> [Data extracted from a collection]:
•••••
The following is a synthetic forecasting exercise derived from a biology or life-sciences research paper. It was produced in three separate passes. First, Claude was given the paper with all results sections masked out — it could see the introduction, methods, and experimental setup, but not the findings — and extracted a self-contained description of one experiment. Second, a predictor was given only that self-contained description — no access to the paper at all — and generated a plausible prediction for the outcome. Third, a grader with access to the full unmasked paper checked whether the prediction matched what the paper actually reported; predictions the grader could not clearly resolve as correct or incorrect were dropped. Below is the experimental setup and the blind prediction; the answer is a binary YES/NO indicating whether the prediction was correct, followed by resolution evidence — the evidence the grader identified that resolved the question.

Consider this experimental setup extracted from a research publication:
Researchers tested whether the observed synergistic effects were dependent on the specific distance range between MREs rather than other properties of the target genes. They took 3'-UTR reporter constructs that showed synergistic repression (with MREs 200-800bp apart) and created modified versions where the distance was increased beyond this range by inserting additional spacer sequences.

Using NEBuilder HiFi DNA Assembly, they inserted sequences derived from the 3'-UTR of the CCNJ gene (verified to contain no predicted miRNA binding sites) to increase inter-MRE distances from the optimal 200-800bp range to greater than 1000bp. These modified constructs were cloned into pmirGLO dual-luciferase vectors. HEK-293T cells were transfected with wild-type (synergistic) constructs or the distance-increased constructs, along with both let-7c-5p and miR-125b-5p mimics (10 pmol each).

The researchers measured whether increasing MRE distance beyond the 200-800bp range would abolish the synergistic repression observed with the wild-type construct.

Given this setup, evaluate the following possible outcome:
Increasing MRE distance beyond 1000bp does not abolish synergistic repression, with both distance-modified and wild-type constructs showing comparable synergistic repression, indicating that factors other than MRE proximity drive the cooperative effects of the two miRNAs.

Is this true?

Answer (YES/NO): NO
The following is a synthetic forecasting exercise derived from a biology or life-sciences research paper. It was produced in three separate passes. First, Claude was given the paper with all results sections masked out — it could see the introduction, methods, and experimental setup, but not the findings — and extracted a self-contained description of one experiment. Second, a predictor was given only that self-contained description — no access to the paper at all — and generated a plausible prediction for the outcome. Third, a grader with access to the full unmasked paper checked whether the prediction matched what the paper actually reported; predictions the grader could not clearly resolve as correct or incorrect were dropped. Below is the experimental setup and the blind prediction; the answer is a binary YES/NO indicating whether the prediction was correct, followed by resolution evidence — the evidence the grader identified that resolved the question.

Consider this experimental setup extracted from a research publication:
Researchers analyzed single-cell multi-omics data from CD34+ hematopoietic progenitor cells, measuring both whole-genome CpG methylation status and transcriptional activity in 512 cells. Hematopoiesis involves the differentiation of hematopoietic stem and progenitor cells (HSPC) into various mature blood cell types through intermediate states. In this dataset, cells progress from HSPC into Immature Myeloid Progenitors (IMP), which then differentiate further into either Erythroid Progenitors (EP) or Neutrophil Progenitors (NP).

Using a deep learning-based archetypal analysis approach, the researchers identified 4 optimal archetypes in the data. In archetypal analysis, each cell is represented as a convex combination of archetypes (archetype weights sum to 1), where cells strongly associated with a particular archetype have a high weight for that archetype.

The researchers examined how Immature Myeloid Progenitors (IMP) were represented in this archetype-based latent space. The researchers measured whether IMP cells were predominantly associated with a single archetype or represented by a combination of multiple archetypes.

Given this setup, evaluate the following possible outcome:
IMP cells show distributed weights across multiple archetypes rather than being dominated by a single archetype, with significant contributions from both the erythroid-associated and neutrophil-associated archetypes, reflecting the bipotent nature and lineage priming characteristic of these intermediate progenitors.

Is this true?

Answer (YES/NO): YES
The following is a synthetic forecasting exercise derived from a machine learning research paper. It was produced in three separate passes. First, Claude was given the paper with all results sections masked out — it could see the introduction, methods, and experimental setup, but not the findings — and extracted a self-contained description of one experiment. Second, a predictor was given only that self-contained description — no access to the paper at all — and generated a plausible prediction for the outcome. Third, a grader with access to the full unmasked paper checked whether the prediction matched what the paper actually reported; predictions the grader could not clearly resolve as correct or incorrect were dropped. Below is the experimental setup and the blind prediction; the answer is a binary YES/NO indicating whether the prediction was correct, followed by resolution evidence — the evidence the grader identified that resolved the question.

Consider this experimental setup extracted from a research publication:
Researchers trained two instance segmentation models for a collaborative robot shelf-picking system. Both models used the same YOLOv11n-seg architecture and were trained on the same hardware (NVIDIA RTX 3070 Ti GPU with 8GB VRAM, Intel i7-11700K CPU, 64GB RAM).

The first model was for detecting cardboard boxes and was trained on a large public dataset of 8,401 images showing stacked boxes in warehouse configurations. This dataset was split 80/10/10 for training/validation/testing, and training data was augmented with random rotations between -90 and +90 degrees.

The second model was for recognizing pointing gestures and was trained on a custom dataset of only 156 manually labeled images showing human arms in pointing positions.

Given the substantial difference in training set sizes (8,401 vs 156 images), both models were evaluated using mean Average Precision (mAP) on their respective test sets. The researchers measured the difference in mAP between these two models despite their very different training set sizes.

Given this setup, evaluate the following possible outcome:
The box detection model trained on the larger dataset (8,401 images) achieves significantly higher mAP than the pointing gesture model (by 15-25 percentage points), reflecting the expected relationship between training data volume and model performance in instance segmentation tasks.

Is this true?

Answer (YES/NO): NO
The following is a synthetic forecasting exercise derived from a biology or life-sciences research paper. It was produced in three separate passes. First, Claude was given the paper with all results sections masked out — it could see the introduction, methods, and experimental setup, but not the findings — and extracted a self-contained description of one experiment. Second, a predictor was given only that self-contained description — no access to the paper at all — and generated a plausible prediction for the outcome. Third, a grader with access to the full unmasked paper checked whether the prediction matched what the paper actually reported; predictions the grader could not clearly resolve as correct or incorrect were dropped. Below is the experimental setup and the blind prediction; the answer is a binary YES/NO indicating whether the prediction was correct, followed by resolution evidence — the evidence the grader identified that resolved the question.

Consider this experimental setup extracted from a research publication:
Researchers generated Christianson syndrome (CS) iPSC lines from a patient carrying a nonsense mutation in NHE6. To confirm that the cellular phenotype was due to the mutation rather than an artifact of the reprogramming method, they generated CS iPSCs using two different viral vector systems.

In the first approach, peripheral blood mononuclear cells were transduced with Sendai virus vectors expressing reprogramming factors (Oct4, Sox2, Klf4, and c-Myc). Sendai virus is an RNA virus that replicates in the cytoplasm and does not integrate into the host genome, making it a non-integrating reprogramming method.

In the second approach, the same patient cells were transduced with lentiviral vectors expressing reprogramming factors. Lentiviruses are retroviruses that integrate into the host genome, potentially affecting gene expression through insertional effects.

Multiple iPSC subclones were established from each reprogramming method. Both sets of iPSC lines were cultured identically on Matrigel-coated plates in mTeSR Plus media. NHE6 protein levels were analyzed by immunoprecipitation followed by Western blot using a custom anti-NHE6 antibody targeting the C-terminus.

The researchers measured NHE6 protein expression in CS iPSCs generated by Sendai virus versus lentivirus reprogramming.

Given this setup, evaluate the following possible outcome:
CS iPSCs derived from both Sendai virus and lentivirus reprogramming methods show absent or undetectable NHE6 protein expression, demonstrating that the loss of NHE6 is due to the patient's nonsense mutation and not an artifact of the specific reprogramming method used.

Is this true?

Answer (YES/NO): YES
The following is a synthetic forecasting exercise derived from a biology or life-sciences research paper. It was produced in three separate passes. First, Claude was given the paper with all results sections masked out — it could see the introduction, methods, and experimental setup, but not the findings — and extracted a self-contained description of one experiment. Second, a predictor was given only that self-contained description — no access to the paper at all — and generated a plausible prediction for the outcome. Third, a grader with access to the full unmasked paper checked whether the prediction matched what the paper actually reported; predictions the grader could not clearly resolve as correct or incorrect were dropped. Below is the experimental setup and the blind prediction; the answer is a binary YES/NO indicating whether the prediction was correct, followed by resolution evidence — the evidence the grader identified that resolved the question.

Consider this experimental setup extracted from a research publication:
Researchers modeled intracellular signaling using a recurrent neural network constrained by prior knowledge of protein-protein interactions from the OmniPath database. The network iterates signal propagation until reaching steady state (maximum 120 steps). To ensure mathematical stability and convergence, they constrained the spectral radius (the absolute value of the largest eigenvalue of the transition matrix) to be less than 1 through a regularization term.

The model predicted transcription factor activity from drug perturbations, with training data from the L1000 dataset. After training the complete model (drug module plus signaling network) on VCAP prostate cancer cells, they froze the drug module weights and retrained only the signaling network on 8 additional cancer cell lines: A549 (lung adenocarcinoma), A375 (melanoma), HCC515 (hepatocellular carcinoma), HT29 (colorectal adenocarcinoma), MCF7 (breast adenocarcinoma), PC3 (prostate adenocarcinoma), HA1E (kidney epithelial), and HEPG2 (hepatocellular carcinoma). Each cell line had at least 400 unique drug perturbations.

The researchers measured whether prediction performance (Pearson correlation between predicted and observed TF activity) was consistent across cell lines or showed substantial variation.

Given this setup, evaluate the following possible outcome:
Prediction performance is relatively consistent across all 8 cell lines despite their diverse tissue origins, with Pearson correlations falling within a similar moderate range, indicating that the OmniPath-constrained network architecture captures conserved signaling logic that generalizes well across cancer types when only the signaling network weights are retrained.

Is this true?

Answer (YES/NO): YES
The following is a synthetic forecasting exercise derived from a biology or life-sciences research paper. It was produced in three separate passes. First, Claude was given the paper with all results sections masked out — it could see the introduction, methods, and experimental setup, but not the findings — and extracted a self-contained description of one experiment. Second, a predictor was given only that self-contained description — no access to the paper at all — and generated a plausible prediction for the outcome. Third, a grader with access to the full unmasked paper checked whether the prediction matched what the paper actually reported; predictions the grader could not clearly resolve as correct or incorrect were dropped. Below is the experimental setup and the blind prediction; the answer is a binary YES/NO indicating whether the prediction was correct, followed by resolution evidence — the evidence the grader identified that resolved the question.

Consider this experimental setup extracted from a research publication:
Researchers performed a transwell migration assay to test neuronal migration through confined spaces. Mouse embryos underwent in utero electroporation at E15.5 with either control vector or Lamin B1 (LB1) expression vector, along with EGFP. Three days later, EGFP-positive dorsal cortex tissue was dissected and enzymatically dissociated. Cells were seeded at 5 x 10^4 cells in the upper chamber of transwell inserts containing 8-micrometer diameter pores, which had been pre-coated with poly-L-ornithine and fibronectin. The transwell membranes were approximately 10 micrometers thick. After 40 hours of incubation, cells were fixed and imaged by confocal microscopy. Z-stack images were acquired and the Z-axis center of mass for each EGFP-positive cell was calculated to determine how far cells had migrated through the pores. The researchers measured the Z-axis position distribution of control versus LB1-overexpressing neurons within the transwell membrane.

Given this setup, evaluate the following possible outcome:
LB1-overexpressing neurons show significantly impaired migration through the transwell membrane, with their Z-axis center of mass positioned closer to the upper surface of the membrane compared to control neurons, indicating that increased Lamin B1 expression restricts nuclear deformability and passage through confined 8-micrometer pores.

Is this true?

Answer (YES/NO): YES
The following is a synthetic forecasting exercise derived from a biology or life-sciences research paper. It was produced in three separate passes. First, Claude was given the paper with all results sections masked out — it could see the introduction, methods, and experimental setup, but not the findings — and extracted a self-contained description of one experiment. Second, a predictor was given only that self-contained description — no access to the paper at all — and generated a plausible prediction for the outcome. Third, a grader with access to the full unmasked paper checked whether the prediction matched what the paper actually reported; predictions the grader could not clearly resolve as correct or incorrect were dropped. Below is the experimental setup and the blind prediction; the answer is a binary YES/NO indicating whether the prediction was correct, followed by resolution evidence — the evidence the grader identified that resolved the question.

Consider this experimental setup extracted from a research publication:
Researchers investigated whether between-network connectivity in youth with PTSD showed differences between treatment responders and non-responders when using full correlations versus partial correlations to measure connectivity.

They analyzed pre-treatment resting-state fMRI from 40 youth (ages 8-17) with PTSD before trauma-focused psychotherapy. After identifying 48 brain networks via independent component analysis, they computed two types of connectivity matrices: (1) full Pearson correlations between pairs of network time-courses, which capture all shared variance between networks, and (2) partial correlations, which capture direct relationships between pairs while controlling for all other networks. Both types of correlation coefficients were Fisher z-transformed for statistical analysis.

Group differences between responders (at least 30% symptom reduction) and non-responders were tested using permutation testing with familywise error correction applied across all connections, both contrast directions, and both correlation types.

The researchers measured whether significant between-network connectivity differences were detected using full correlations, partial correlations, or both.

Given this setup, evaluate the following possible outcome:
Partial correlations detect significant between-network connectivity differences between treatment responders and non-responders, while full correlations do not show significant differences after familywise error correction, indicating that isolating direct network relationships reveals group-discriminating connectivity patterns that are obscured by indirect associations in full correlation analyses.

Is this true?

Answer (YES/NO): NO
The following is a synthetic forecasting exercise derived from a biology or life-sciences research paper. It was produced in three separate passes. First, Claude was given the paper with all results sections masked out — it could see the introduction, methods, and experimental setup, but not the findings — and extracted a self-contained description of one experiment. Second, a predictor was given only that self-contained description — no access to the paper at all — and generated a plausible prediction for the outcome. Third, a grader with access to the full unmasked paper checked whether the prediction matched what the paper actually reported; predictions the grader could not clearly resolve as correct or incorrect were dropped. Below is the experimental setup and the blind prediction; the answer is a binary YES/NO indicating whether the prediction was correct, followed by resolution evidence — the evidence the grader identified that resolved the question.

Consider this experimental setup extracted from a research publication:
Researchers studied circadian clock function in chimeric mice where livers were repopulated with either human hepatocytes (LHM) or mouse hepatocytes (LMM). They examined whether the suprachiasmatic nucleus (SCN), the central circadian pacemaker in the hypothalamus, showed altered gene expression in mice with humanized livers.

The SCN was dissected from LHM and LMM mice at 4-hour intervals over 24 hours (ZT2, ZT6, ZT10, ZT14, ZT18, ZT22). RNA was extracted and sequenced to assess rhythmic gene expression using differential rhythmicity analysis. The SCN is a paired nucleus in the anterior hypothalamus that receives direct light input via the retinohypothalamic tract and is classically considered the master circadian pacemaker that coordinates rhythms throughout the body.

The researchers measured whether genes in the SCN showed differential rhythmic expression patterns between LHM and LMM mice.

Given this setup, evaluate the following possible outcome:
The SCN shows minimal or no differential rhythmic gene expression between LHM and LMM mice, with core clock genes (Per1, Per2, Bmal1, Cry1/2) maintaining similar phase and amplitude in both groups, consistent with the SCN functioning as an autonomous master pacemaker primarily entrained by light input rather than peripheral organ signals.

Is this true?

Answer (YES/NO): NO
•••••
> [Task description]: Those lines of the records that contain the string "when" should be identified and copied.

> [Response]:
Prediction performance is relatively consistent across all 8 cell lines despite their diverse tissue origins, with Pearson correlations falling within a similar moderate range, indicating that the OmniPath-constrained network architecture captures conserved signaling logic that generalizes well across cancer types when only the signaling network weights are retrained.
Researchers investigated whether between-network connectivity in youth with PTSD showed differences between treatment responders and non-responders when using full correlations versus partial correlations to measure connectivity.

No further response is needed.